Até bem pouco tempo atrás, havia um oásis de tranqüilidade que parecia não ter sido afetado pelo recrudescimento da violência urbana em Salvador. Em qualquer estádio de futebol da capital baiana era possível ver torcedores de Bahia e Vitória caminhando juntos com suas respectivas camisas rumo à mesma catraca, torcendo juntos numa mesma arquibancada e voltando para casa irmanados no mesmo ônibus lotado. Afinal, o futebol, aqui, sempre foi encarado como uma festa descompromissada, por mais que a alma do torcedor saísse ferida após uma eventual goleada ou um título perdido.

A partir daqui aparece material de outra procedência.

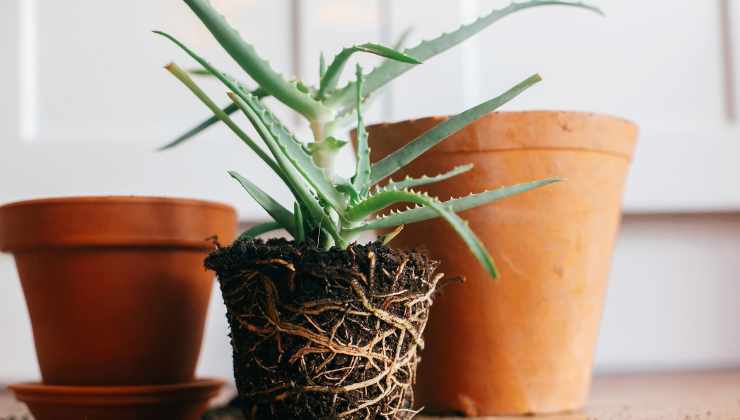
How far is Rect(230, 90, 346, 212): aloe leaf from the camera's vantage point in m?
0.47

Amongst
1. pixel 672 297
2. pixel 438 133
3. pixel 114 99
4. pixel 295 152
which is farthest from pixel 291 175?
pixel 672 297

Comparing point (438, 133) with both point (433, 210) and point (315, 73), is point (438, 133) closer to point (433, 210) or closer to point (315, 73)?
point (433, 210)

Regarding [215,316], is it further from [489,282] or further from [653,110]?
[653,110]

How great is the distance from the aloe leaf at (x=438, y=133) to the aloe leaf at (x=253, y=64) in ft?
0.23

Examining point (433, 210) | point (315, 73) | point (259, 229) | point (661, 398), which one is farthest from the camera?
point (315, 73)

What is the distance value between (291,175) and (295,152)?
0.06 feet

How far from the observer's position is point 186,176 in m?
1.01

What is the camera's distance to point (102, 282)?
2.07 ft

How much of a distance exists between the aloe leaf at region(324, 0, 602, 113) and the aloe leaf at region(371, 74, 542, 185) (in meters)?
0.06

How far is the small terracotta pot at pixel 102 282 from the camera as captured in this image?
628 millimetres

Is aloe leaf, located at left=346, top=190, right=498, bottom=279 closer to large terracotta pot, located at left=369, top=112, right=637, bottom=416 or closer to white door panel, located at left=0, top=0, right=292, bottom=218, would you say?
large terracotta pot, located at left=369, top=112, right=637, bottom=416

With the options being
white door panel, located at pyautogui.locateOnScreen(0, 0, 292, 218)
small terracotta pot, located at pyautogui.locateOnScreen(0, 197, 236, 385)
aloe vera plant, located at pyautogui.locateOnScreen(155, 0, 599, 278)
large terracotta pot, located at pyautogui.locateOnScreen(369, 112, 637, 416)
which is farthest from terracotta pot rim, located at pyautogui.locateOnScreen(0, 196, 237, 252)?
white door panel, located at pyautogui.locateOnScreen(0, 0, 292, 218)

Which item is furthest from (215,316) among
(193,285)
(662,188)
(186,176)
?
(662,188)

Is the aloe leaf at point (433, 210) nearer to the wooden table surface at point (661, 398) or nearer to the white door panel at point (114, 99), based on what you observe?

Hoje não são as almas que saem feridas, nem apenas títulos são perdidos. A delinqüência e a estupidez invadiram de vez o universo futebolístico baiano, como de resto já haviam invadido o cotidiano de um estado em franco processo de degradação. Importamos de São Paulo a barbárie institucionalizada das torcidas organizadas, mas não conseguimos importar a opulência industrial e a prosperidade das cidades do interior do estado mais rico do país. Da mesma forma, importamos do Rio de Janeiro o crime organizado e a onipresença das drogas, mas somos incapazes de nos transformar numa terra bonita e cosmopolita como aquela cantada por Jobim e Vinicius.
Somos uma cidade e um estado estagnados há décadas, esperando um porvir improvável, onde a ausência de lideranças políticas sérias, cabeças pensantes e profissionais competentes leva a um marasmo intelectual e a um cemitério de idéias e iniciativas. A cordialidade de outros tempos foi parar em algum aterro sanitário, e hoje vivemos num território sem lei, violento e amargo, com uma desigualdade social brutal, travestido de eldorado tropical para consumo interno e externo. E agora nem é mais possível enterrar as mágoas dessa desdita com um singelo e sofrido grito de gol.